** Material for the task follows **
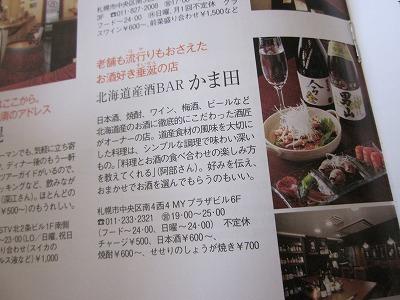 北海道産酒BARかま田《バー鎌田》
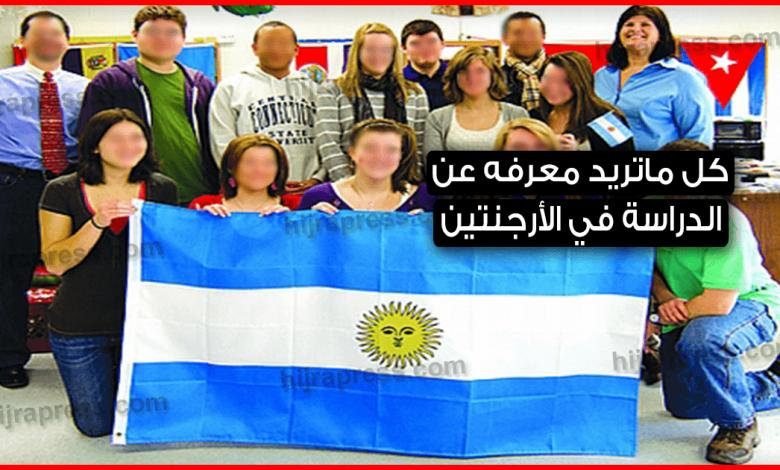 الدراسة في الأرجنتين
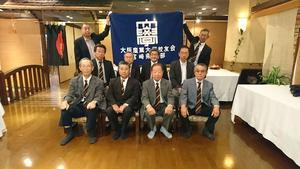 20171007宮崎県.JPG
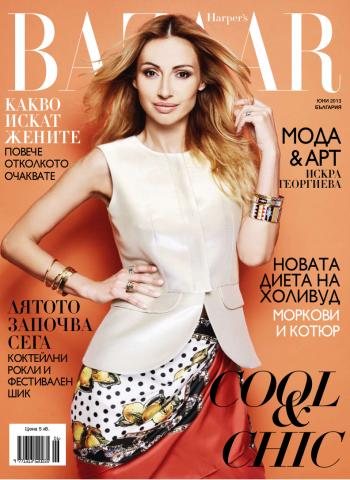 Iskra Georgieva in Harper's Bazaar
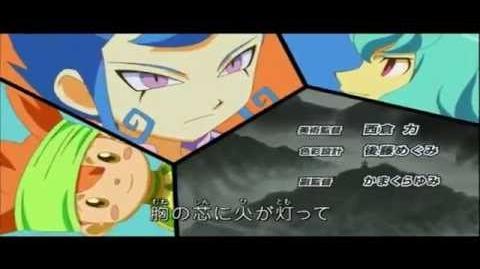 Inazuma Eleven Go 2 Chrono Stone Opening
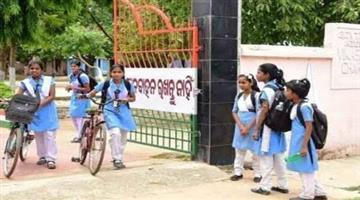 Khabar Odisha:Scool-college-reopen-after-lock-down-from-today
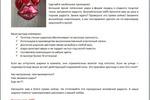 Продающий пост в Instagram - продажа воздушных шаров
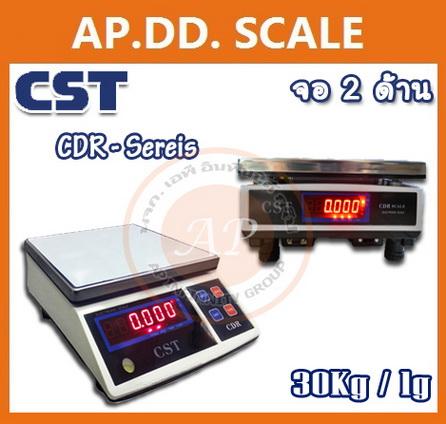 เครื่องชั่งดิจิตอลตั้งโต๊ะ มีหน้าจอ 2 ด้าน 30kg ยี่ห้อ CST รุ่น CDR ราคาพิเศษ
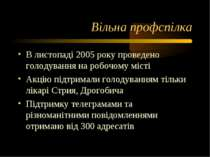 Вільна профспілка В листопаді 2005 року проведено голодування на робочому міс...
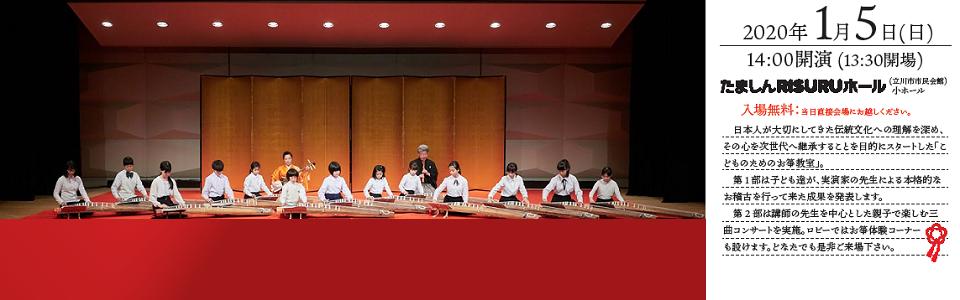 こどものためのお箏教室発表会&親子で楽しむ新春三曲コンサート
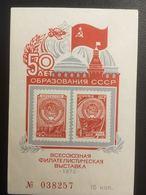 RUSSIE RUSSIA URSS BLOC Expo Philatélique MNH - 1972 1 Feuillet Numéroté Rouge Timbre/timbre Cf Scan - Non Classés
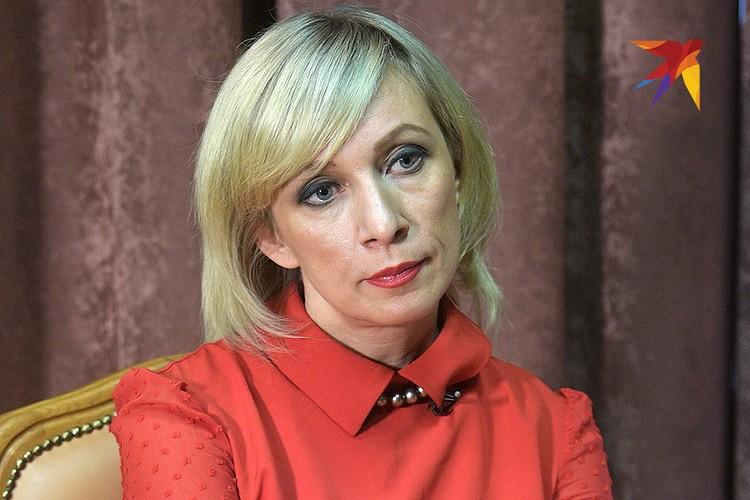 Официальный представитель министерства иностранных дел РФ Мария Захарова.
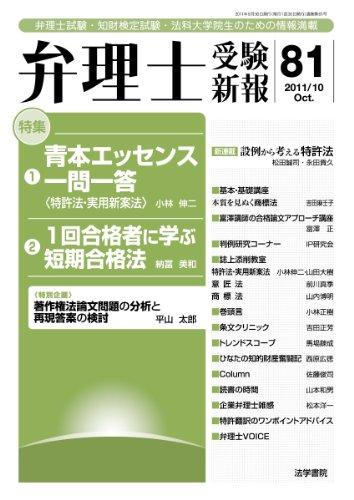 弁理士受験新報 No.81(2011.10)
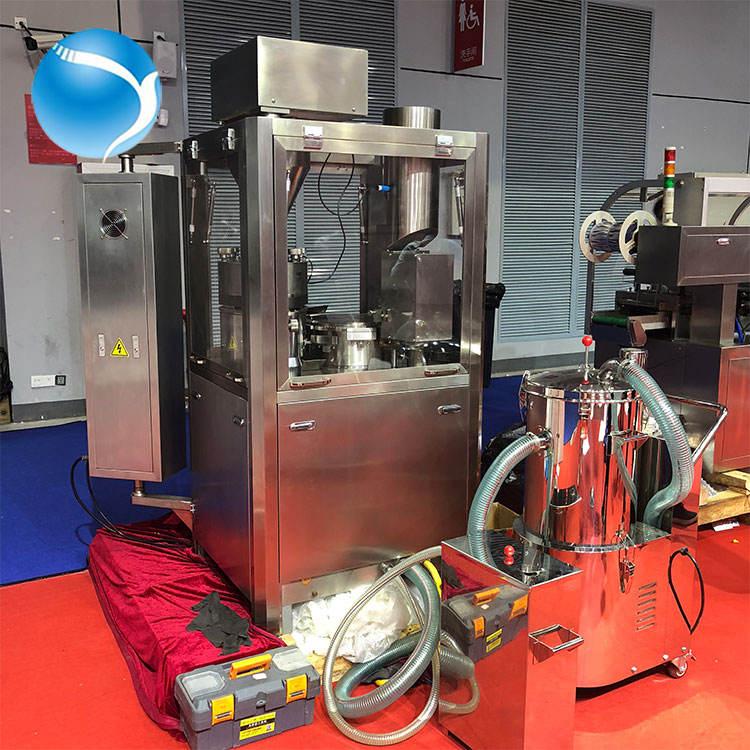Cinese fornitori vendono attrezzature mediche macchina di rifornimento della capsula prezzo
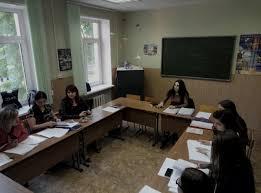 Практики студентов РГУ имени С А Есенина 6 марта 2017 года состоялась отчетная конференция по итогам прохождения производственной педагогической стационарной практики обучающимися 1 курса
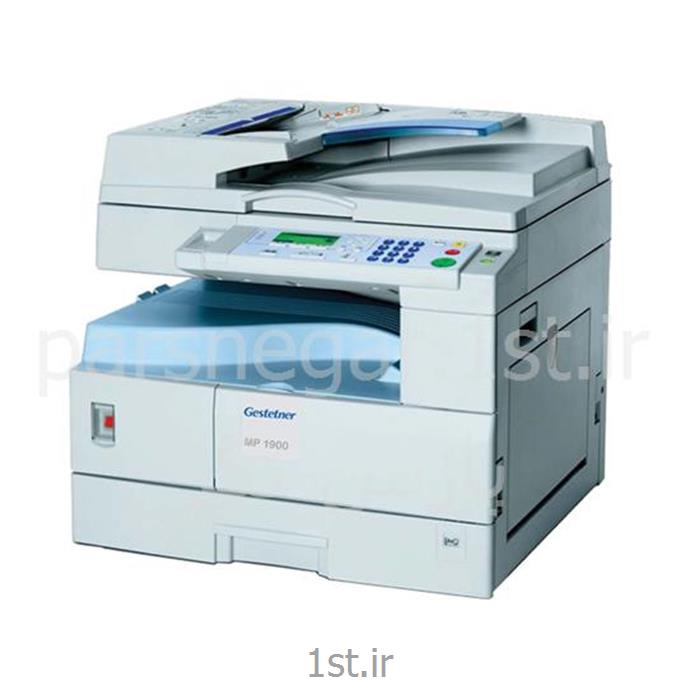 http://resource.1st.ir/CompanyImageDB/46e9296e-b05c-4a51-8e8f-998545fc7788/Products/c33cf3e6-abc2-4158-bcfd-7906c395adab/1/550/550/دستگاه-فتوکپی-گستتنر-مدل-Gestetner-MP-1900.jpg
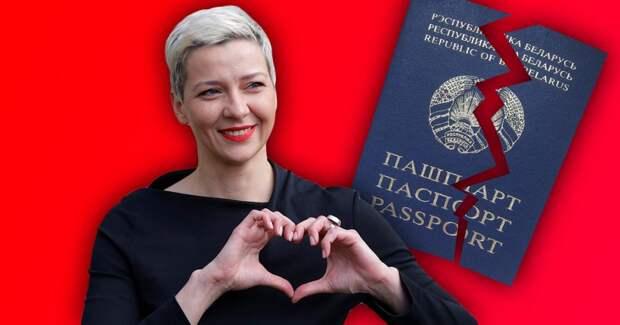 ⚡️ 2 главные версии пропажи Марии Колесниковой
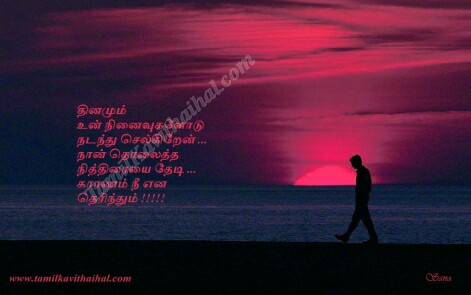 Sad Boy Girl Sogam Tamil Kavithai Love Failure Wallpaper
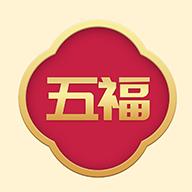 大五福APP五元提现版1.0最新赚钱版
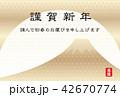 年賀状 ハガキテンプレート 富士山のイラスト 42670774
** End of Material for the task **
### Exercise prompt
For this task, return exactly the stretch of the listing above from the line with "Inazuma Eleven Go 2 Chrono Stone Opening" through the line with "こどものためのお箏教室発表会&親子で楽しむ新春三曲コンサート", inclusive and without pictures.

### Output for this exercise
 Inazuma Eleven Go 2 Chrono Stone Opening
 Khabar Odisha:Scool-college-reopen-after-lock-down-from-today
 Продающий пост в Instagram - продажа воздушных шаров
 เครื่องชั่งดิจิตอลตั้งโต๊ะ มีหน้าจอ 2 ด้าน 30kg ยี่ห้อ CST รุ่น CDR ราคาพิเศษ
 Вільна профспілка В листопаді 2005 року проведено голодування на робочому міс...
 こどものためのお箏教室発表会&親子で楽しむ新春三曲コンサート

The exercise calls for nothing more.